A couple of things helped: Gloria Steinem and Ms. Magazine found her irresistible (cover of July 1972 issue, the first monthly issue) and salvaged her from post-World War II bondage with male ideas of femininity and TV embraces a series with Lynda Carter as eponymous character (1975-1979).  Wonder Woman wasn’t someone a hero could rescue, she rescued herself.

The studio executives were worried that a woman, even one as fetching as Carter, could carry a TV series by herself.

Carter says, “It was my job to show women…this guy’s knocking your around…knock him back…They did not think that a woman could carry a show.” You think that bustier that featured missile like breasts and high go-go boots helped attract boys as well as girls?

When she did, then the documentary, states that opened the way for other series with attractive white female leads such as “The Bionic Woman” with Lindsay Wagner as Jaimie Sommers (1976-1978). “The Bionic Woman” was a spin off of the series “The Six Million Dollar Man” (1974-1978).
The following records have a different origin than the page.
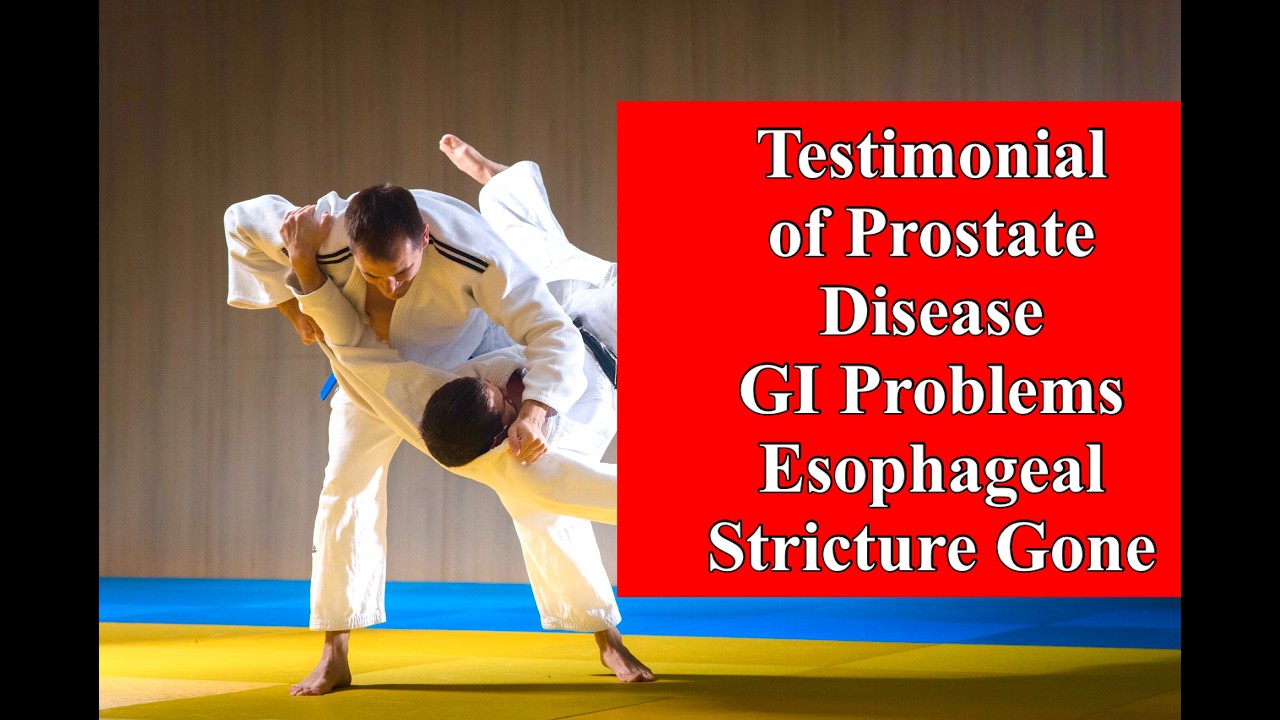 Testimonial of Prostate Disease GI Problems Esophageal Stricture Gone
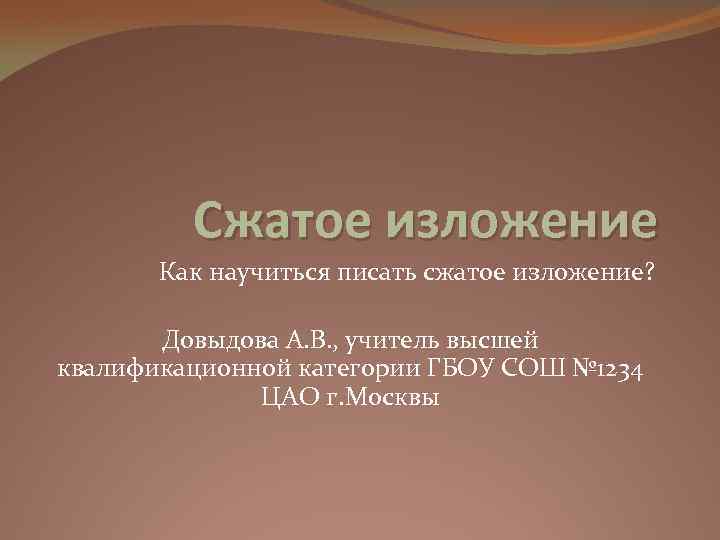 Сжатое изложение

Как научиться писать сжатое изложение?

Довыдова А.В., учитель высшей квалификационной категории ГБОУ СОШ №1234 ЦАО г.Москвы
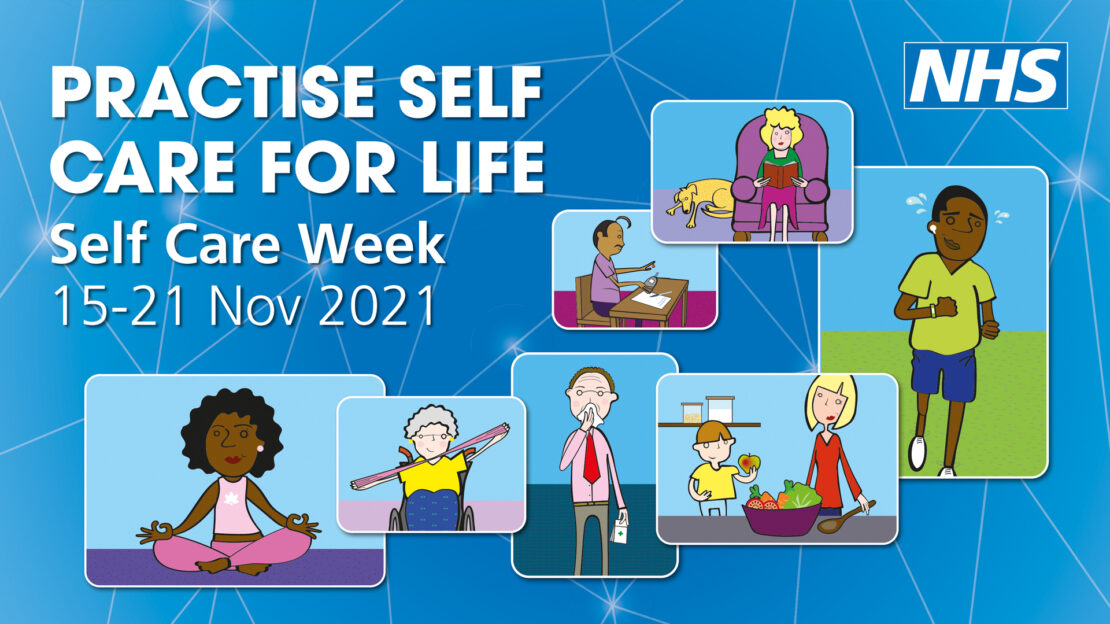 PRACTISE SELF CARE FOR LIFE

Self Care Week

15-21 Nov 2021

NHS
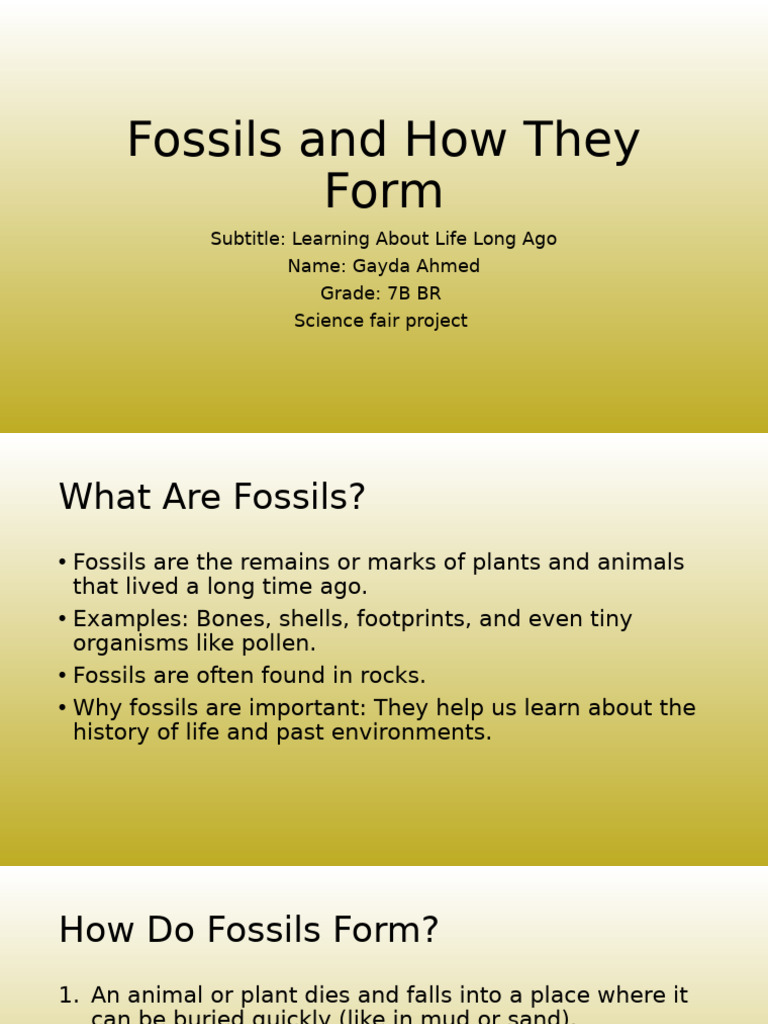 Fossils and How They Form

Subtitle: Learning About Life Long Ago
Name: Gayda Ahmed
Grade: 7B BR
Science fair project

What Are Fossils?

• Fossils are the remains or marks of plants and animals that lived a long time ago.
• Examples: Bones, shells, footprints, and even tiny organisms like pollen.
• Fossils are often found in rocks.
• Why fossils are important: They help us learn about the history of life and past environments.

How Do Fossils Form?

1. An animal or plant dies and falls into a place where it can be buried quickly (like in mud or sand).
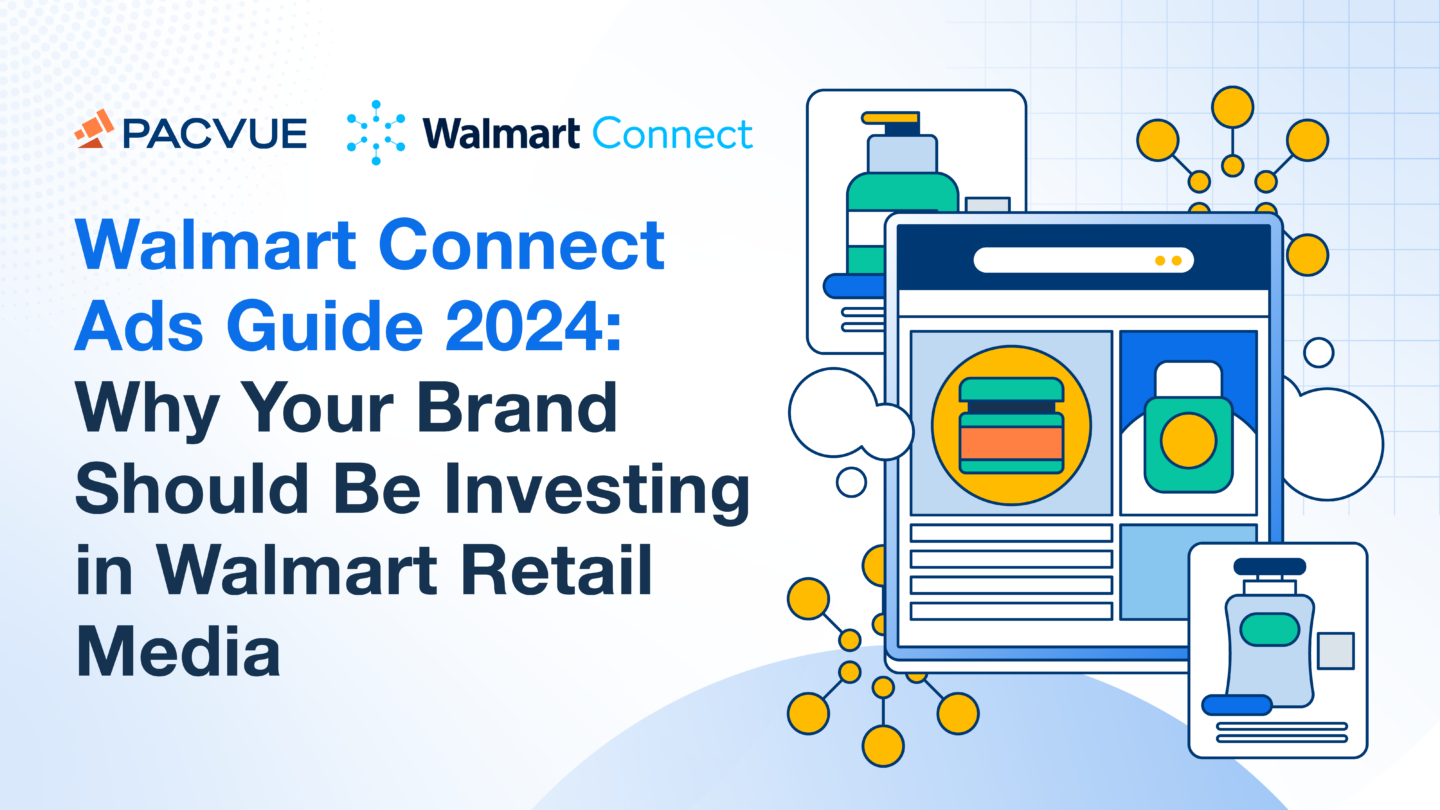 PACVUE Walmart Connect

Walmart Connect Ads Guide 2024: Why Your Brand Should Be Investing in Walmart Retail Media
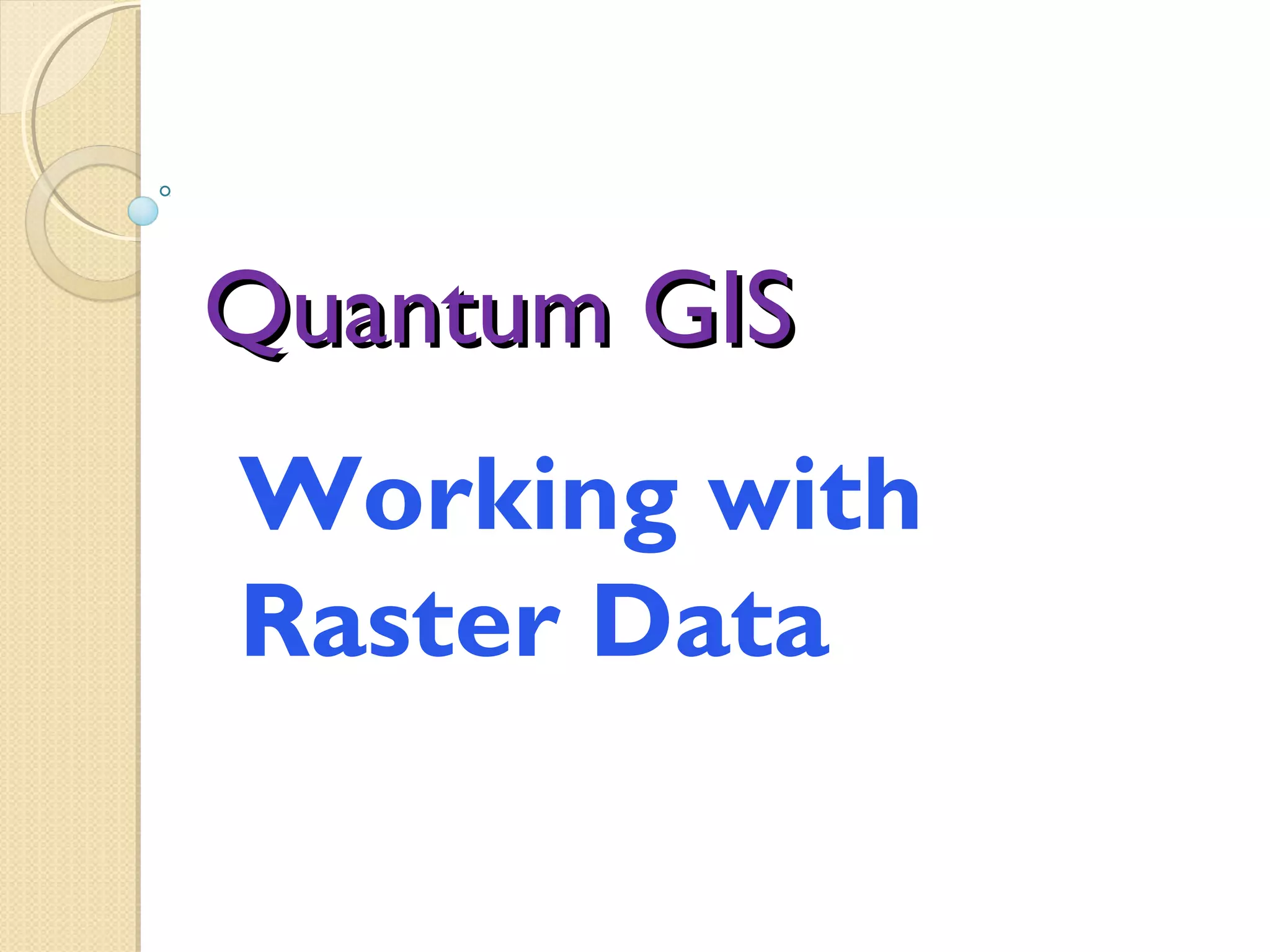 Quantum GIS

Working with Raster Data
In both series, the lead character had been secretly saved through biomechanics implanted into them, replacing some of their original body parts and giving them superhuman powers which they used to help the government.

Women working undercover was the same theme as the TV series “Charlie’s Angels” which aired from 1976-1981. The series featured not one woman leading the cast, but three former fashion models portraying former police women who had been frustrated by sexism that relegated them to mundane police work. Instead, as private investigators, they get to wear glamorous clothes and have exciting adventures with no male backup, just the disembodied voice of Charlie giving them assignments and their minder and Charlie liaison, Bosley.

“Charlie’s Angels” hasn’t exactly been embraced by feminists, being criticized as too much giggle and jiggle. “Bay Watch” had yet to become the number TV program in the world and enlarge the role of slow-mo and hard bodies over actual dialogue. There’s no mention of that beach based series, but this documentary does consider how women were hypersexualized in comic books. It suggests that the hyper-masculinity of the 1980s was a reaction against women’s gains. Who would have put our former governator as the Terminator, Rambo and Reagan together as a defense against Wonder Woman?

Still from there TV and the movies went on and gave us Sarah Connors, Buffy, Captain Janeway and Xena. There’s some trepidation that the slogan “Girl Power” has become no more than pink wallpaper. On the other side, the anti-Wonder Woman forces, there were worries that Wonder Woman’s pro-female message promoted lesbianism (and how did they explain Steve Trevor–threesome?).

When we see the real faces of girls, grrrls or women who are inspired to be daring and brave because of Wonder Woman, we don’t have to wonder if a sexy package for feminism is a bad thing. There are limits though as seen at Wonder-Con last month. Liberated or chained by her need to appeal and cause salivating and hard-ons in complete strangers? Fame-whore or fantastically free spirited and self-assured? Perhaps not even Wonder Woman’s golden lariat reveal the reality without in depth psychoanalysis and a review of her public indecency arrest record.

Would Wonder Woman and her sisters attend such an event to barely clothed.  Doubtful. There are limits. Wonder Woman may have been created by men, but she was rescued by Ms. Magazine and she points to a fine line where a woman can be sexy, but powerful and self-assured. Her costume is modest compared to what you’d see on the beach.

The documentary “Wonder Women! The Untold Story of American Superheroines”  will air on PBS, Monday, 15 April 2013 at 10 p.m. as part of the Independent Lens series.